GPUs aren’t mysterious - just picky. Most performance cliffs are not about the math; they’re about how warps step, how memory is fetched, and how often the registers spill. This post decodes the jargon; and to be candid, it is me “spilling” my notes, trying to explain myself.
TL;DR
- Think in warps, not threads.
- Coalesce or pay.
- Tile for reuse in shared memory, but watch the register pressure.
- Matrix units (Tensor Cores, FMAs, etc) love the right data types and tile sizes.
- Occupancy is a balancing act: a tool, not a goal. Just enough to hide latency.
1. Execution Model, Decoded
SIMT vs SIMD (why is it confusing?)
- SIMD (CPU): Single Instruction, Multiple Data. One instruction operates on a fixed-width vector (e.g., a single AVX-512 instruction processes 16 floats at once).
- SIMT (GPU): Single Instruction, Multiple Threads. Many threads execute the same instruction in lockstep as a warp (NVIDIA) or wavefront (AMD); each thread has its own registers/control flow.
Warps/Wavefronts
Smallest lockstep unit:
- NVIDIA: warp = 32 threads
- AMD: wavefront = 32/64 threads (depending on architecture)
Tip: choose block sizes as multiples of warp size (e.g., 128, 256) to maximize utilization.
CTA (Cooperative Thread Array) / Workgroup
A cooperatively scheduled group of threads sharing on-chip memory and synchronization (barriers).
Balance:
- Enough warps to hide latency.
- Avoid register pressure that causes spills.
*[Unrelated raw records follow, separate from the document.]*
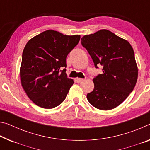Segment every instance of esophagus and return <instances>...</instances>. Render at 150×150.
I'll list each match as a JSON object with an SVG mask.
<instances>
[{
	"mask_svg": "<svg viewBox=\"0 0 150 150\" xmlns=\"http://www.w3.org/2000/svg\"><path fill=\"white\" fill-rule=\"evenodd\" d=\"M84 79H81V78H76L75 79V81H77V83H80V82H81V81H83Z\"/></svg>",
	"mask_w": 150,
	"mask_h": 150,
	"instance_id": "esophagus-1",
	"label": "esophagus"
}]
</instances>
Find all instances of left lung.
I'll use <instances>...</instances> for the list:
<instances>
[{"label": "left lung", "mask_w": 150, "mask_h": 150, "mask_svg": "<svg viewBox=\"0 0 150 150\" xmlns=\"http://www.w3.org/2000/svg\"><path fill=\"white\" fill-rule=\"evenodd\" d=\"M94 63L103 67L93 78L94 89L87 95L95 108L110 110L120 105L134 90L138 70L129 42L106 29L85 35L81 39Z\"/></svg>", "instance_id": "8db88e82"}]
</instances>
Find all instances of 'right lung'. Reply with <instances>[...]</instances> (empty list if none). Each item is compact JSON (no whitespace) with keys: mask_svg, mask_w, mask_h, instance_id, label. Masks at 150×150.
Listing matches in <instances>:
<instances>
[{"mask_svg":"<svg viewBox=\"0 0 150 150\" xmlns=\"http://www.w3.org/2000/svg\"><path fill=\"white\" fill-rule=\"evenodd\" d=\"M80 37L47 30L26 45L20 69L21 85L37 105L52 109L65 99L74 83L65 73L66 58Z\"/></svg>","mask_w":150,"mask_h":150,"instance_id":"right-lung-1","label":"right lung"}]
</instances>
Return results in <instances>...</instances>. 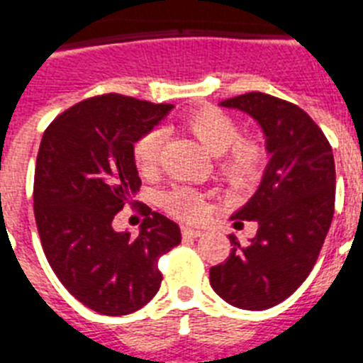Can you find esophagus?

- Keep shared memory usage in check.
Occupancy (It’s not a religion)
Active warps per Streaming Multiprocessor (SM) / Compute Unit (CU) relative to the maximum possible. This helps hide latency but chasing 100% occupancy can backfire due to increased register pressure and shared memory contention.
2. Memory Hierarchy (where performance is won and lost)
Registers -> Shared Memory (L1) -> L2 Cache -> Global Memory (HBM/DRAM)
Latency increases and bandwidth decreases as you go down the hierarchy.
Coalesced Access (the golden rule)
Adjacent threads access adjacent addresses -> fewer memory transactions -> higher effective bandwidth.
Layout Matters: NHWC/NCHW/blocked layouts decide whether threadIdx.x walks through contiguous memory.
Quick Check: If indexing A[threadIdx.x] results in strided access, performance will suffer.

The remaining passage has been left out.